What we need is a coherent approach to plurality. Plurality is an everyday fact, it is every where. The classical way of approaching the question of plurality by way of essentialism, that there is an underlying unity behind all plurality, is discredited by the postmodern theories. The various attempts to find some foundational truth starting from Socrates, Plato, Aristotle, Descartes, and Kant have been challenged since the time of David Hume. To find a universal truth is only a dream as we have pointed out above. We are afraid of plurality and attempt to avoid it as in exclusivism or make it meaningless by arguing that all are the same. Thus we make all religions partial truths of some Supreme Truth. Emergence of monotheistic religions have immensely contributed to this type of mindset. It satisfies our curiosity and delivers us from some dilemma. We feel that we have something solid to believe. Descartes has made mind the universal truth. Religions make God the universal truth. Monotheism has been considered as a triumph in the evolution of religion, by reducing all religious truths into one.

* * * * * * * * *

> Problem statement
Sum up the passage on plurality in two sentences. The lines that come next are from a different source than the text.

> Data below
* * * * * * * * *

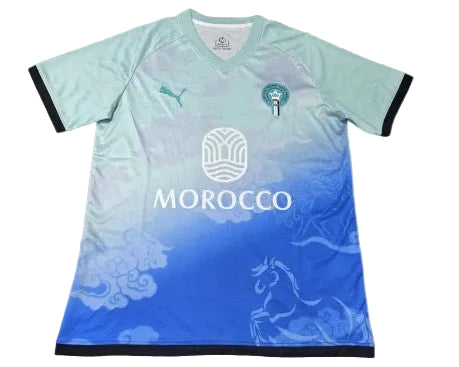 Maroc spécial 24/25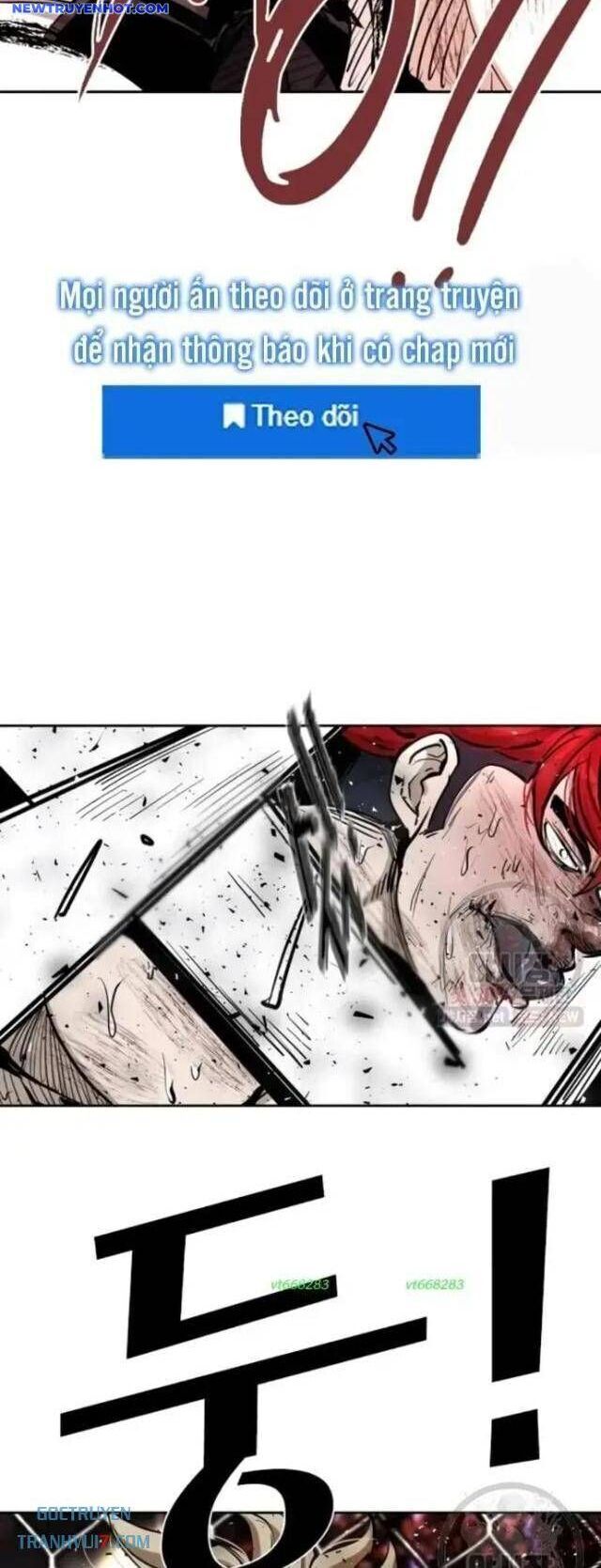 shark - cá mập chapter 211 34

* * * * * * * * *

> Answer
The passage calls for a coherent approach to plurality and says that the classical essentialist idea of an underlying unity behind all plurality has been discredited by postmodern theories, so finding a universal truth is only a dream. It argues that fear of plurality leads people either to avoid it through exclusivism or to make it meaningless by treating all religions as partial truths of one Supreme Truth, a mindset that monotheistic religions have greatly contributed to.